Against this backdrop, we encounter various important questions: “Is grocery shopping a mere effort for consumers just to replenish supplies?” “Will grocery shopping at a physical store, eventually be replaced by home delivery in order to save hassles?” We believe grocery shopping is not the one “ticky-tacky” experience, rather, it consists of multi-strata experiences, i.e. each shopper has the opportunity to experience painful and/or delightful moments during the purchasing process (even during the same shopping trip).

As for our technology development project called “Smart Shopping-Aid”, we aimed to enhance shopper’s experiences by introducing new media equipments and information-communication systems at a physical grocery shopping environment. Our principal technological challenge was not to improve logistics or store operations, which was likely to be employed at similar technology development projects (for an overview of the area, see Krafft and Mantrala, 2006), but rather to ease shopper’s sore experiences as well as to expand capabilities for him/her to encounter enjoyable moments; this should be truly a human-centered approach.
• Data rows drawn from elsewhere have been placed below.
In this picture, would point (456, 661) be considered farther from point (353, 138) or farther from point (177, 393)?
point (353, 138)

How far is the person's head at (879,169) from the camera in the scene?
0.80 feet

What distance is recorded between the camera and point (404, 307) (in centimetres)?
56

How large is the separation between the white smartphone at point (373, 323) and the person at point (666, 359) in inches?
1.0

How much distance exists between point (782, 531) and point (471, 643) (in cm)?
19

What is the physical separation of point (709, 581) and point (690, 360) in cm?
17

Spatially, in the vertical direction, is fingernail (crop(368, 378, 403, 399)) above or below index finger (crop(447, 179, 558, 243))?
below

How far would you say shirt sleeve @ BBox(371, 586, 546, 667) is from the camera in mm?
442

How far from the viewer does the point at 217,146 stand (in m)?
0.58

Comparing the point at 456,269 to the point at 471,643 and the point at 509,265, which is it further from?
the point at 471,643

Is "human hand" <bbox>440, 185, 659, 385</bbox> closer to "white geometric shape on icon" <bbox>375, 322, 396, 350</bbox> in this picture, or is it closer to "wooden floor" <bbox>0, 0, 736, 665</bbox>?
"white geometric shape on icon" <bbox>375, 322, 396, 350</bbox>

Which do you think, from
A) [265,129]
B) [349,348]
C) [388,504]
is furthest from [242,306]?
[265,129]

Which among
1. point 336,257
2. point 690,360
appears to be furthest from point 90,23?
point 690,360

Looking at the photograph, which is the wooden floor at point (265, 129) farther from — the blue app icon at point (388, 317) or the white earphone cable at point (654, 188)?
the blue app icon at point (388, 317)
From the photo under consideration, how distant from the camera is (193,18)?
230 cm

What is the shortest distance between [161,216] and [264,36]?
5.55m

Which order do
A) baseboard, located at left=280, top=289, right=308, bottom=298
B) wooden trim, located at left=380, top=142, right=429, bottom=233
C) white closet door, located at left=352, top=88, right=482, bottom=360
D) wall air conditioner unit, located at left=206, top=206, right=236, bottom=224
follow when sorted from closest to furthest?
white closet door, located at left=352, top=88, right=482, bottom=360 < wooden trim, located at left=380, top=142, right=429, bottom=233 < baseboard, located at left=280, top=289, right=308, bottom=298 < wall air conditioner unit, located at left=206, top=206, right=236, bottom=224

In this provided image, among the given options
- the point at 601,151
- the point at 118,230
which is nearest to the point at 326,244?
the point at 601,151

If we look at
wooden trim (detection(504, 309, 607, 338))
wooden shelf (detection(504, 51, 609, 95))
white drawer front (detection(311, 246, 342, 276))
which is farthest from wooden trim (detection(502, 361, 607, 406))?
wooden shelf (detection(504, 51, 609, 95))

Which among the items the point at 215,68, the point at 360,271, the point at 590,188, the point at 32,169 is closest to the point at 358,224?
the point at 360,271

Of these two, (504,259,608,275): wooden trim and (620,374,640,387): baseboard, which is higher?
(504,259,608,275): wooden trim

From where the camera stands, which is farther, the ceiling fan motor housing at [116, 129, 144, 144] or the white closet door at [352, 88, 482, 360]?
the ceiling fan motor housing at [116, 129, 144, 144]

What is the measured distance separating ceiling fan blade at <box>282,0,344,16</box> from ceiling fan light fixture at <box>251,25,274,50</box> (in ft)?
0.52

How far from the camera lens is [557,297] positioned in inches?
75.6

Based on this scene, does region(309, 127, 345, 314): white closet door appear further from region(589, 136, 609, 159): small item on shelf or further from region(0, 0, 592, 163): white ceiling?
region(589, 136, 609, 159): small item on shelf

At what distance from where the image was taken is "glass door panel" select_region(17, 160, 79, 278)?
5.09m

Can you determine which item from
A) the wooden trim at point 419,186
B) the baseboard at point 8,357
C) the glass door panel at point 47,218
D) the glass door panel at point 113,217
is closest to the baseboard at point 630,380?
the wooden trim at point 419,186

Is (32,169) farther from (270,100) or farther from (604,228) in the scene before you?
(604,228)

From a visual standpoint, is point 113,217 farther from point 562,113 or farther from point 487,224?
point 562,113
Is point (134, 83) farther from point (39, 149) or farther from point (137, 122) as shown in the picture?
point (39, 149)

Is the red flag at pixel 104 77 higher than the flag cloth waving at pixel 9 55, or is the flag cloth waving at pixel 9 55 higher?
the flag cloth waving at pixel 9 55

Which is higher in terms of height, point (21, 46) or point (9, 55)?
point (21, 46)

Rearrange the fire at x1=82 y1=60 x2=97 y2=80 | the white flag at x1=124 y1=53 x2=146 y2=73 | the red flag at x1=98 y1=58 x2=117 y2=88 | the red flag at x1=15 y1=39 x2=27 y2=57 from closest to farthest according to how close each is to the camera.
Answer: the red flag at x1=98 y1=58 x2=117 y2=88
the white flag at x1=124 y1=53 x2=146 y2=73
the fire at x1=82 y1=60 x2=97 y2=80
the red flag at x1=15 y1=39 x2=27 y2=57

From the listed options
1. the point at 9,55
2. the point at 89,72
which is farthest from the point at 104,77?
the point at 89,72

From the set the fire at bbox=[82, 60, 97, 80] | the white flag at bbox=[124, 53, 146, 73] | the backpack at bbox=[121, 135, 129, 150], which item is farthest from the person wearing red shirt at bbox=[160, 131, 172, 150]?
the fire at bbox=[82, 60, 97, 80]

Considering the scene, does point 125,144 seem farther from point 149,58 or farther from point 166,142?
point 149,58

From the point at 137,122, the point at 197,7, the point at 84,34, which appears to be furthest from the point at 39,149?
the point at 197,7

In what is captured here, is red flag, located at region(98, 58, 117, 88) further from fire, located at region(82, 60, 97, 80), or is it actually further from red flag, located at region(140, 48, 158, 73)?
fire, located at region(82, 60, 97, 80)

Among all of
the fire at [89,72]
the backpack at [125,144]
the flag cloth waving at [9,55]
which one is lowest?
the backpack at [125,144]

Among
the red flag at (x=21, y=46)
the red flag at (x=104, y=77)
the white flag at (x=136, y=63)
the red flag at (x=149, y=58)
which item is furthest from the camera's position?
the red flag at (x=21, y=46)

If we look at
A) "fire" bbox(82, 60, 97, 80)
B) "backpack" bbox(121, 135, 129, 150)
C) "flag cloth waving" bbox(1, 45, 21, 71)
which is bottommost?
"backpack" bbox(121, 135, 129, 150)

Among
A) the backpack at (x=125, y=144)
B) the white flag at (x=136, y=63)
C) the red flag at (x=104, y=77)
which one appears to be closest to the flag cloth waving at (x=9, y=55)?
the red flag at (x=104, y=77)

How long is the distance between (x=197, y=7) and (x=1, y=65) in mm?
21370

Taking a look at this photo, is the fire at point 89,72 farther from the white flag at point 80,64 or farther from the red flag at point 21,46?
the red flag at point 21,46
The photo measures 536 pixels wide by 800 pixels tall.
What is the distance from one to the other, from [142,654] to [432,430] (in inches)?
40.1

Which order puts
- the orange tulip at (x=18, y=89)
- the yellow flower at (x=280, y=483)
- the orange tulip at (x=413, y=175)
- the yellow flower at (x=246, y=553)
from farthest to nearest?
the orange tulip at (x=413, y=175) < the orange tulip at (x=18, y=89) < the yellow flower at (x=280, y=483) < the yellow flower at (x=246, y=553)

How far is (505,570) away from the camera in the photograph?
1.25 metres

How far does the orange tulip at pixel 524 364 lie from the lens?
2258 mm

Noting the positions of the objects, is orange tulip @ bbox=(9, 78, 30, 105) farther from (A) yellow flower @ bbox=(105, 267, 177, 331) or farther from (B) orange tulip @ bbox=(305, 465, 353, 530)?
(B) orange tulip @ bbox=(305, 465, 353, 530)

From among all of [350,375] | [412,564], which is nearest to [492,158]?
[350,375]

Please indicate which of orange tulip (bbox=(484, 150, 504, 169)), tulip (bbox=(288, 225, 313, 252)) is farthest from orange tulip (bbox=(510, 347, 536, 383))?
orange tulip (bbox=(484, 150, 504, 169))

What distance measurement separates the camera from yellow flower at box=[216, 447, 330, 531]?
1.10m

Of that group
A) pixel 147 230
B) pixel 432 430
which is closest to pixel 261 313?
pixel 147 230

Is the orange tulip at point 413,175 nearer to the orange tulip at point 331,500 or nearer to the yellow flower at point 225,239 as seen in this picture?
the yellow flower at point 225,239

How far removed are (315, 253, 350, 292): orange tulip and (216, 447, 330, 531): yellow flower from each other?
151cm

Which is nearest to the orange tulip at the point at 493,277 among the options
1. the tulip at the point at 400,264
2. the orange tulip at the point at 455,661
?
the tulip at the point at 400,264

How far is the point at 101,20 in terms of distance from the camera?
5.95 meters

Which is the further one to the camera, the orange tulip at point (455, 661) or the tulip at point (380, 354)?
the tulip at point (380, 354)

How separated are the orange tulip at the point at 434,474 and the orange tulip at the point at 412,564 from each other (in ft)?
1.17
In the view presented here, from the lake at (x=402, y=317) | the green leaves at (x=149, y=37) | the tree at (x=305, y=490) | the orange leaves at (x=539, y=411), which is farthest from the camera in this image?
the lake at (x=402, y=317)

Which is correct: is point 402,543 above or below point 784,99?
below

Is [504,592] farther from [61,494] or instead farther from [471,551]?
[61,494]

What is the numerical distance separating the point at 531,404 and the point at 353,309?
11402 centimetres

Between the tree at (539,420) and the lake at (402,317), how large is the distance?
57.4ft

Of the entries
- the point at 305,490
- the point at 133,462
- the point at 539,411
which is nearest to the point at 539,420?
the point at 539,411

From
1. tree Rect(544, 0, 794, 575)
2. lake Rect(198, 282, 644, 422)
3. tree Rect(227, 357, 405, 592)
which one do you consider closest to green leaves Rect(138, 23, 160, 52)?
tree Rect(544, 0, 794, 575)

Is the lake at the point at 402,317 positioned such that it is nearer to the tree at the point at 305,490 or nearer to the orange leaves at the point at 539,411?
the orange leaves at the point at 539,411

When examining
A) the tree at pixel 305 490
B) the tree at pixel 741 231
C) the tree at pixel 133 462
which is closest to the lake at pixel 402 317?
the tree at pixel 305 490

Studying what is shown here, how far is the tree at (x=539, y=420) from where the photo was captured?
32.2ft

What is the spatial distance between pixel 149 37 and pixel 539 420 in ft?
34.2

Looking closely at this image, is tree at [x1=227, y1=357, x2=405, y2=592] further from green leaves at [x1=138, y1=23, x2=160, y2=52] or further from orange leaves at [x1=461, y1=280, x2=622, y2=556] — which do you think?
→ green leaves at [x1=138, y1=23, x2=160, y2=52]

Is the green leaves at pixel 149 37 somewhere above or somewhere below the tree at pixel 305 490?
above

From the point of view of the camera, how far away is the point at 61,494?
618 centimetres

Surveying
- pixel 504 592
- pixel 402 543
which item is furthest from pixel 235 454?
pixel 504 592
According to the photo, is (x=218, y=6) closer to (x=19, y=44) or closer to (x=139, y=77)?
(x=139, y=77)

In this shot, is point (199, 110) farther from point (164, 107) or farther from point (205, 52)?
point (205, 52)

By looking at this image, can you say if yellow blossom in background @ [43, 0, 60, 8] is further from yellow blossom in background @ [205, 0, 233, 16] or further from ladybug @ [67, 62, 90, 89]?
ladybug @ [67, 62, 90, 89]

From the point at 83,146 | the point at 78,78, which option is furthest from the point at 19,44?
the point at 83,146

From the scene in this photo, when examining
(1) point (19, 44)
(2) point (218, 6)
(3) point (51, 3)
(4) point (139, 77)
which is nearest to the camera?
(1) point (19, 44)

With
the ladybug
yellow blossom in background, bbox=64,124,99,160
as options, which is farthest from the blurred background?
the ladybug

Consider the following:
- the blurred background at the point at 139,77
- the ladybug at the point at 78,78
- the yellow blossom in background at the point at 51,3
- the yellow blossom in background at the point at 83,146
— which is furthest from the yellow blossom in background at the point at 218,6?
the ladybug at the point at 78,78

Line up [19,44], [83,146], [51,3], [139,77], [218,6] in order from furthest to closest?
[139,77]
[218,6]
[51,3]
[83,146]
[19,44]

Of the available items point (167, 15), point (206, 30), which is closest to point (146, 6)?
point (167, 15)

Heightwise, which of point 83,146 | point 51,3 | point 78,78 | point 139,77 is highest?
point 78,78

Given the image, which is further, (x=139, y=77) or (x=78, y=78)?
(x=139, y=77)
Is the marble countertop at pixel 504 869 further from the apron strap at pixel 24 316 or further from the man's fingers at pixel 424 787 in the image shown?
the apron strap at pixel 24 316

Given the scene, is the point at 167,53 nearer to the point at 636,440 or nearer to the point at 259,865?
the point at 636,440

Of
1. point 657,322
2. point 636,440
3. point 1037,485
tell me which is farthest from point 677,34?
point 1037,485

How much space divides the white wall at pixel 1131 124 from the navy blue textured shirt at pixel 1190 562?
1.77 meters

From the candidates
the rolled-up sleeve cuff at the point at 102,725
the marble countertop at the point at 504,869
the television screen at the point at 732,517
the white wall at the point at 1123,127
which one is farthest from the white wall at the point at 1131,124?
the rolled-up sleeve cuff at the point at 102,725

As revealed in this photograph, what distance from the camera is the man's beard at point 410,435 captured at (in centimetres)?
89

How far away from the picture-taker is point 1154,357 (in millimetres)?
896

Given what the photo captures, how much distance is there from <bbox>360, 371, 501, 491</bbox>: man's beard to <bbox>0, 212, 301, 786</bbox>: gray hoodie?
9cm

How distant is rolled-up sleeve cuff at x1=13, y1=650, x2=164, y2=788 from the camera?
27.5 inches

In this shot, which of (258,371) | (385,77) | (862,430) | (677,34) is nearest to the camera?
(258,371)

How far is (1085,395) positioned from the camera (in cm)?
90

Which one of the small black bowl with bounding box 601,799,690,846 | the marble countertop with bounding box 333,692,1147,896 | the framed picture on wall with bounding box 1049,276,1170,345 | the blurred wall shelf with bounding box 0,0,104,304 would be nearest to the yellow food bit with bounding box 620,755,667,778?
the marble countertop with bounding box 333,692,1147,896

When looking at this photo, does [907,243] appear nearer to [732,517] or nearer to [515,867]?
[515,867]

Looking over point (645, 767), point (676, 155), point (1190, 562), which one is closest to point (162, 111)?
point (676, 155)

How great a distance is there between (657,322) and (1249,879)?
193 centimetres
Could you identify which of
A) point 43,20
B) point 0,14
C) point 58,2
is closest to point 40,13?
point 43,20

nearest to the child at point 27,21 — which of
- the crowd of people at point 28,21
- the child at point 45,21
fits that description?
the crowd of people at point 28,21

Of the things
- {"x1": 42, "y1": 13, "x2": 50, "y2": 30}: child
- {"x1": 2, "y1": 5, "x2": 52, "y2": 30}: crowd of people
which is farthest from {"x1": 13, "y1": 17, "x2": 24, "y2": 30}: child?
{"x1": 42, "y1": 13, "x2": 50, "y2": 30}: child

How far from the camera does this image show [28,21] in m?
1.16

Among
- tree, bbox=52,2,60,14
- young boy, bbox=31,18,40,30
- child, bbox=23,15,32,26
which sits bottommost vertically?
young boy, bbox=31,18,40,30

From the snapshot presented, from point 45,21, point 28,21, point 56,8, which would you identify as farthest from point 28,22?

For these reasons, we had to understand shopper’s experiences at a physical storefront as the first outset. Some basic questions arose here: How did he/she conduct everyday grocery shopping? What did he/she feel in the course of his/her shopping trip? What were the painful or delightful experiences and why? And, then, what did he/she expect explicitly and implicitly when grocery shopping?


To address the questions posed above, we paid particular attention to a holistic grocery shopping process because the shopping experience is, as we suggest, more than a composition of discrete actions and/or feelings towards a shopping arena. Rather it is a type of narrative featuring various vignettes.

But how should we approach this seemingly complex process with limited time and budget? Besides, our project team consisted of solely tech-heads: an HCI researcher with an artificial intelligence background (first author), a system engineering researcher (second author), and an interaction designer, and none were familiar with fieldwork1 at the time.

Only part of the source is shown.